Intent overview in OpenDialog’s Conversation Designer – allowing users to set participants to an intent
Thanks to transitions between elements, this also means that you can easily make your conversational application more proactive.
In a lead conversion scenario, for example, this allows you to tailor the conversational flow and its messages to where users are in their purchasing journey and whether or not you want to notify them proactively.
360° degree context-handling
Remember that very dynamic condition-based flow you designed but were told wasn’t currently possible with the state of NLU-tools? Ever wished for multi-turn context holding on your terms?
OpenDialog uses the notion of attributes you can store in and retrieve from context – reusable and configurable at all levels of the conversation. As a conversation designer, you can determine what type of information leads to a certain conversational flow and its related messages.
Context exists on all levels; at the conversation design level, at the message level – split into different context domains; attached to a user, to a session, to a scenario or to the global context.
It can’t get much more modular than that! OpenDialog comes with a set of preset attributes, but you can easily configure some of your own (with the help of a developer friend – or not).
Free-flow conversations
Is it a tree, a forest or some foreign unknown plant in the form of a template?
Puns aside, a lot of the time conversation design is stuck with the difficult-to-scale flowchart structures, a multitude of them or relying on quick-fix tools using templates.
Can you make that quicker, please? Can you also make it more modular, and context-rich? And reusable?
Admittedly, there is more to that conversation design wishlist…
As mentioned before, OpenDialog takes a modular and semantic approach to conversation design, making it a perfect system for designing free-flow conversations, guided when needed, and dynamic when appropriate.
As a conversation designer, you no longer need to choose between guided flows and truly dialectic conversational flows. You can have both within the same application, at separate moments in your scenario.
Let’s think about that lead conversion use case again. When capturing the customers’ needs at the beginning of the user journey – you might want to let the user freely explore, discover your products and chat more openly with your application. However, further down the purchasing journey, you might want to keep them on track in a more guided conversation to secure conversion.
OpenDialog’s modular approach allows you to do just that, using transitions, conditioned conversational components, and component behaviour.

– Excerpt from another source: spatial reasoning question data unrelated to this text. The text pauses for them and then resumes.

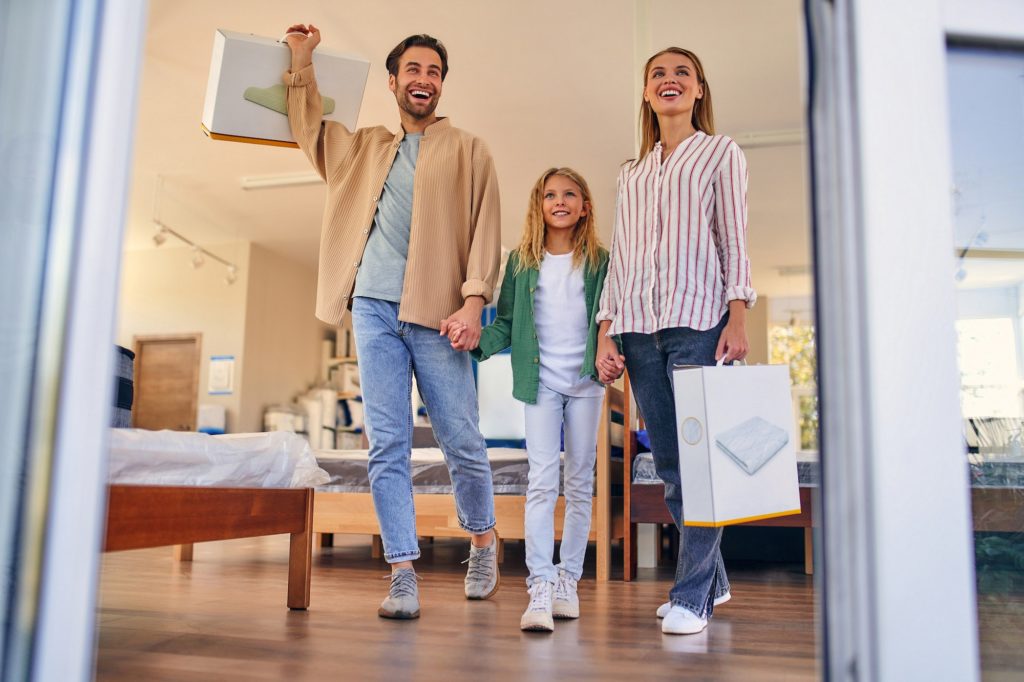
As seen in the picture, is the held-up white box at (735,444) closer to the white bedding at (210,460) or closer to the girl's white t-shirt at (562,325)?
the girl's white t-shirt at (562,325)

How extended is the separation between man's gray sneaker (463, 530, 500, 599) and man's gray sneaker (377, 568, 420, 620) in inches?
13.7

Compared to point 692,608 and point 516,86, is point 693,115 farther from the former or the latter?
point 516,86

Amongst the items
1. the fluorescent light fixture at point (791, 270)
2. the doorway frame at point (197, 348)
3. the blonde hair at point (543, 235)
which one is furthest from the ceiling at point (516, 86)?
the blonde hair at point (543, 235)

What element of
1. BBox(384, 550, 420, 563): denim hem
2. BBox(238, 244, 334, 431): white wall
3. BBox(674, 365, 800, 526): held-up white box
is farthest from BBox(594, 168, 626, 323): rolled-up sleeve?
BBox(238, 244, 334, 431): white wall

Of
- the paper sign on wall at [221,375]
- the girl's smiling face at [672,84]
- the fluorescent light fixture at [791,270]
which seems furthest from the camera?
the fluorescent light fixture at [791,270]

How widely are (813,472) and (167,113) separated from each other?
431cm

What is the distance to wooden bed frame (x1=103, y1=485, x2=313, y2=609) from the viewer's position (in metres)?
1.32

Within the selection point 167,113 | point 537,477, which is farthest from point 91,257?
point 167,113

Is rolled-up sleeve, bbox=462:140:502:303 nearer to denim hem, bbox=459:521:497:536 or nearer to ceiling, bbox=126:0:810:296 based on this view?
denim hem, bbox=459:521:497:536

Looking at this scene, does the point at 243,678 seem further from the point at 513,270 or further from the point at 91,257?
the point at 513,270

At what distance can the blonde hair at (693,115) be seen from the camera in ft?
6.38

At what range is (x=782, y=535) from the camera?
3.85m

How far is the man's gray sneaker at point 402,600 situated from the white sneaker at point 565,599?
13.0 inches

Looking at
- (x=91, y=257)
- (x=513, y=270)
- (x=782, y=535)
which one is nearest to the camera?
(x=91, y=257)
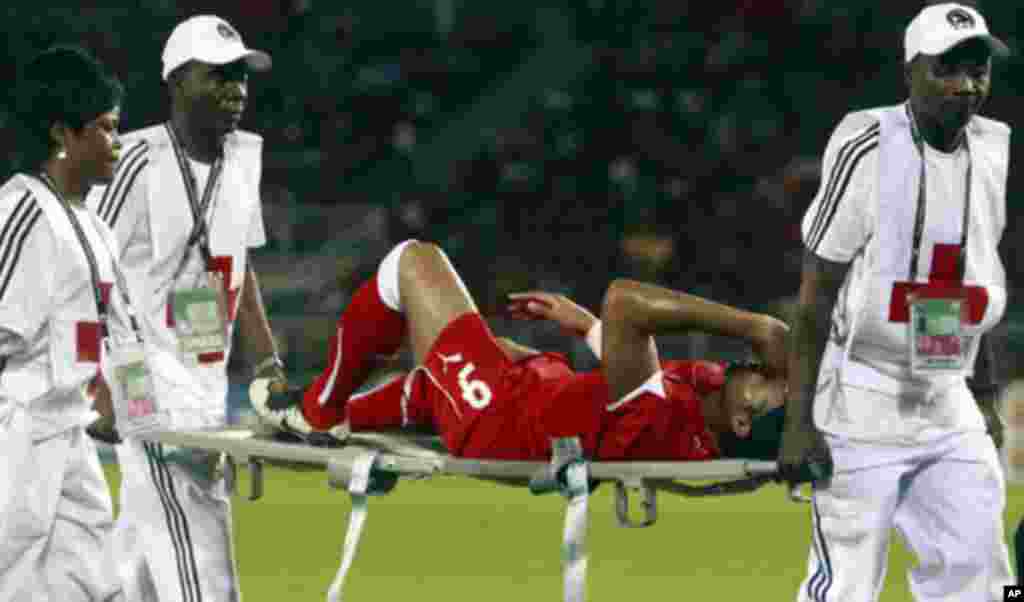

Contextual messages at scale
Did I mention context-rich messages? After OpenDialog’s modular approach, this is probably one of my most favourite things!
Gone are the days when the only thing you could do is enter a user_name in a message (rest assured – you still can), or have a different message only for those users that logged in for the first time versus a returning user (you still can too)…
Think messages based on anything you have stored in the different contexts we talked about earlier. OpenDialog allows you to easily set conditions on messages, without the headache of figuring out how to accomplish it.
How about a personalized message for VIP customers? Yes, it can be done!
Or users that have signed up to your subscription program? Not an issue!
Enough with the fangirling already… surely there are things OpenDialog is not capable of doing? Did I mention it has API Integrations? Also setting up NLU at the intent level, as in you could have a different one for each intent (or not)? Let me think, surely there must be something…
You are probably thinking that to take advantage of all of this you will need to learn some complex new-fangled conversation language. Not quite, OpenDialog has a visual interface including a powerful designer and manageable message editor and an intuitive integration module.